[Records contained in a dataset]
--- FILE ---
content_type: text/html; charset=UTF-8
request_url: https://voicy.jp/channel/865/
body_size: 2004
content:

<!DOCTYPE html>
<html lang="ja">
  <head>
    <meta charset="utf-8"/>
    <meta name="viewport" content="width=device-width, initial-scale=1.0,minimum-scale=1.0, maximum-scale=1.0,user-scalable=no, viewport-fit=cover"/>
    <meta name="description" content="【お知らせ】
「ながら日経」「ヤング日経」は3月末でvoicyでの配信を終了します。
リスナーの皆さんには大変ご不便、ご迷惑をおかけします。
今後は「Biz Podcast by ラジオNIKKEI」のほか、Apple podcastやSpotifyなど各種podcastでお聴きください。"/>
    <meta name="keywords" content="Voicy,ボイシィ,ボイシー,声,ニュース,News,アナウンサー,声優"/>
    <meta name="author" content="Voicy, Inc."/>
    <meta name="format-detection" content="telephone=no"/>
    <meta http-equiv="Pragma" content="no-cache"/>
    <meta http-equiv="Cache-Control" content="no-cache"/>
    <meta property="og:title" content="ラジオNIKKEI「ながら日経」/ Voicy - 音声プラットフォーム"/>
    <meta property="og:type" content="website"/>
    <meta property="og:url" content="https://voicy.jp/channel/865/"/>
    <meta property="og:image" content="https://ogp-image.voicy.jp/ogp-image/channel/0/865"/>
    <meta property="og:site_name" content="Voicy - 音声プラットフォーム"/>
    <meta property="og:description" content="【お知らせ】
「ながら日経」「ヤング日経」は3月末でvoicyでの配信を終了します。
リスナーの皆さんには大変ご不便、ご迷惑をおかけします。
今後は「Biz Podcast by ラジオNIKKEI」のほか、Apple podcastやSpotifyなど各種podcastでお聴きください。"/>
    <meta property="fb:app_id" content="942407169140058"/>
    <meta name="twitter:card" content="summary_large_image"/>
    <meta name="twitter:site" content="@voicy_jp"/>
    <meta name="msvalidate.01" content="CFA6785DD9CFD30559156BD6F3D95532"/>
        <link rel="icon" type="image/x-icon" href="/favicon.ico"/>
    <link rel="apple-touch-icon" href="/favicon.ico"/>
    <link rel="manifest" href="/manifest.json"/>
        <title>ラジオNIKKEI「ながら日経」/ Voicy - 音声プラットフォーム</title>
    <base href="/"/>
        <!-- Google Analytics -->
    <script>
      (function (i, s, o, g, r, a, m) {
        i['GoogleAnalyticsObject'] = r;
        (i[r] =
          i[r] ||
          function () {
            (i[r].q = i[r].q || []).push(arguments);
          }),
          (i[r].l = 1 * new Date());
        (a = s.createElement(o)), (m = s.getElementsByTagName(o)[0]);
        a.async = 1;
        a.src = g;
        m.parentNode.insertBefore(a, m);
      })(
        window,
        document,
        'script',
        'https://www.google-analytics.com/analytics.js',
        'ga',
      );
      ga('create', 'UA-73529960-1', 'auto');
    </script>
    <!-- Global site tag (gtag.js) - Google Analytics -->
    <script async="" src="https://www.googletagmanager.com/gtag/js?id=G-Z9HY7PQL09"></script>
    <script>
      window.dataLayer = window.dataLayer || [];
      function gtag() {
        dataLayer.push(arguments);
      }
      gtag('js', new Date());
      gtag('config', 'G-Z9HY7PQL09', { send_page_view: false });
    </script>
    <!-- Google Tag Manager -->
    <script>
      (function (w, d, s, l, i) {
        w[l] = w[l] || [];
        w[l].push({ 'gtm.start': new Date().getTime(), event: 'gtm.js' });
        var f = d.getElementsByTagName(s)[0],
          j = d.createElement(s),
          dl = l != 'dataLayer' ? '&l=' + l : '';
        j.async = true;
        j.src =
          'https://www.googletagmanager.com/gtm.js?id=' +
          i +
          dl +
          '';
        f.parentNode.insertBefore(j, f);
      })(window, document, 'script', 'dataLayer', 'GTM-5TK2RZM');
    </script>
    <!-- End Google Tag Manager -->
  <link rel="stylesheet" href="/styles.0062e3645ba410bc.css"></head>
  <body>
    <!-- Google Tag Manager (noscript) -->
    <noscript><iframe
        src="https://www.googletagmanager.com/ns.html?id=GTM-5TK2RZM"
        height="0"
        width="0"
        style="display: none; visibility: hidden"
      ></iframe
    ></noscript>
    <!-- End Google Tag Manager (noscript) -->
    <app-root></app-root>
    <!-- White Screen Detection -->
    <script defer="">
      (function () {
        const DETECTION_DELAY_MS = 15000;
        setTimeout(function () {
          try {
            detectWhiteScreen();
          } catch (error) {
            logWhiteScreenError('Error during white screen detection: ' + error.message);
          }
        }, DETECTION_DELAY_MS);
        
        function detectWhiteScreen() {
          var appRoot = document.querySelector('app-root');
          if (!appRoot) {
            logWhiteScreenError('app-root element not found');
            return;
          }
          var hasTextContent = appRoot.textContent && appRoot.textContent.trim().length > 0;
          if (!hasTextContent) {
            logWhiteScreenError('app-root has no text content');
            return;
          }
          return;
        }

◆ **WHAT YOU NEED TO DO**
Each line of the records that holds the word "detectWhiteScreen" should be copied out.

◆ **RESULT**
            detectWhiteScreen();
        function detectWhiteScreen() {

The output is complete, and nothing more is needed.